The Philippine peso is still on track for its steepest monthly drop in seven months but the bulk of the decline may be over, according to strategists.
(Bloomberg) — The Philippine peso is still on track for its steepest monthly drop in seven months but the bulk of the decline may be over, according to strategists.
Easing oil prices, the approaching end of the Federal Reserve’s tightening cycle and stronger exports as China’s growth recovers are set to support the currency, according to Michael Ricafort, chief economist at Rizal Commercial Banking Corp. in Manila.
A technical signal also indicates that the peso’s recent rally from a strong support zone may prove to be a barrier to further declines, with the dollar’s failed breakout generating a so-called bearish engulfing candle. The Philippine currency will remain on a bullish trend as long as support in the 56.40 to 56.50 range holds.
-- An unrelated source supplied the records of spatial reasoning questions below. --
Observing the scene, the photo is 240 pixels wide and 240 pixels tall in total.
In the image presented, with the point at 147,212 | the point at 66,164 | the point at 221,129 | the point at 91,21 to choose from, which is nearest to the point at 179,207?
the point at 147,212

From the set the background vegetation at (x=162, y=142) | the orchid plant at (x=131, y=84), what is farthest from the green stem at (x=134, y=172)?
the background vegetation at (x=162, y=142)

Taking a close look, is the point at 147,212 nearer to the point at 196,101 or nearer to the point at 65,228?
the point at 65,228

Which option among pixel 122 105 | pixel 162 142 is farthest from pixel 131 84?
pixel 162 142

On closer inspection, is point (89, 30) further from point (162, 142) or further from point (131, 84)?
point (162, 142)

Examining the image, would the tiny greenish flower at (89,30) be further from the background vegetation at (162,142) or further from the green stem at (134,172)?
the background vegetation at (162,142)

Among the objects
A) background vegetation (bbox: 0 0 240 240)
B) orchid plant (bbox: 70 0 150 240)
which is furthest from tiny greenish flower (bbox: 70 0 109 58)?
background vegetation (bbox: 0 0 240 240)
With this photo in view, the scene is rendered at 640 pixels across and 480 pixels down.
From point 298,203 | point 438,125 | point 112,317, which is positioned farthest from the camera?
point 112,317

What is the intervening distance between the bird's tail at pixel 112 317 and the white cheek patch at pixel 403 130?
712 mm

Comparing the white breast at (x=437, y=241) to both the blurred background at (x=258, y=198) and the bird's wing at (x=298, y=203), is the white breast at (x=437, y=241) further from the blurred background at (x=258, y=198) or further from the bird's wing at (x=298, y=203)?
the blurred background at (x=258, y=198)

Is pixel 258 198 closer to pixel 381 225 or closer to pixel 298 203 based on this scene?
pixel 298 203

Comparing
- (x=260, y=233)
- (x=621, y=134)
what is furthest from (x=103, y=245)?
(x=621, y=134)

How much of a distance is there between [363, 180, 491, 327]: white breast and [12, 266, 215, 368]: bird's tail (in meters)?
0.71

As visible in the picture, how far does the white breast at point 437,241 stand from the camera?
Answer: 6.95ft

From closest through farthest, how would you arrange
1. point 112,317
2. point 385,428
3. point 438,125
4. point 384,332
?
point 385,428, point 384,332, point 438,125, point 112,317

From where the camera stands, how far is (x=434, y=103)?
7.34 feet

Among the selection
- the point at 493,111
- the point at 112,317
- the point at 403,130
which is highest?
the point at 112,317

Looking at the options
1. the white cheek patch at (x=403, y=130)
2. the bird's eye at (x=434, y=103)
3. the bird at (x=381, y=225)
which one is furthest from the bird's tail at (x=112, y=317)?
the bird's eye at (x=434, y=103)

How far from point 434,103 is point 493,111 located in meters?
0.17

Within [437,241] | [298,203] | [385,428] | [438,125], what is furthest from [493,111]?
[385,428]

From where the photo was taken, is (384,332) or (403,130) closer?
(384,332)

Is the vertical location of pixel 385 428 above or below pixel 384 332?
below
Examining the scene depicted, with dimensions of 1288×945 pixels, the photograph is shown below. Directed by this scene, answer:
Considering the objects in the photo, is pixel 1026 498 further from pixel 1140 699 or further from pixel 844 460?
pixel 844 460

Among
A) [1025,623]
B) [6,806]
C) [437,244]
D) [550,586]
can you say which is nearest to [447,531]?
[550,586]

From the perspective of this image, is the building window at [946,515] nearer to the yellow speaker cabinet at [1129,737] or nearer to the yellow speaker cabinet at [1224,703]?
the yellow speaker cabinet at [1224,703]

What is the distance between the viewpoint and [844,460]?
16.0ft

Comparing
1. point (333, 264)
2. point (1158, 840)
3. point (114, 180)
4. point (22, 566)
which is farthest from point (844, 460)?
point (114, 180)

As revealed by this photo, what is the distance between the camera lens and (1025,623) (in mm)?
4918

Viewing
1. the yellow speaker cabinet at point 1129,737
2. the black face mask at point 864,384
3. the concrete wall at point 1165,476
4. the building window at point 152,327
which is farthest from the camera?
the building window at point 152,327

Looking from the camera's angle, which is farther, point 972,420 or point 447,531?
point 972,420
The peso has recovered some of its losses after falling to a four-month low of 56.40 against the dollar last week. It closed at 55.62 on Wednesday. Robert Dan Roces, chief economist at Security Bank Corp., “sees a lot of volatility ahead” but expects the currency to be confined to a range of 53 to 56 this year.
The peso’s 2.3% slide this month is evoking memories of its weakness late last year, when its rapid plunge to a record-low 59 per dollar was halted only by aggressive central bank intervention. Bangko Sentral ng Pilipinas last week said it is closely monitoring the currency.
“The peso will be stable at current levels,” said Ricafort. “To avoid inflation, the central bank doesn’t want a weak currency,” he added.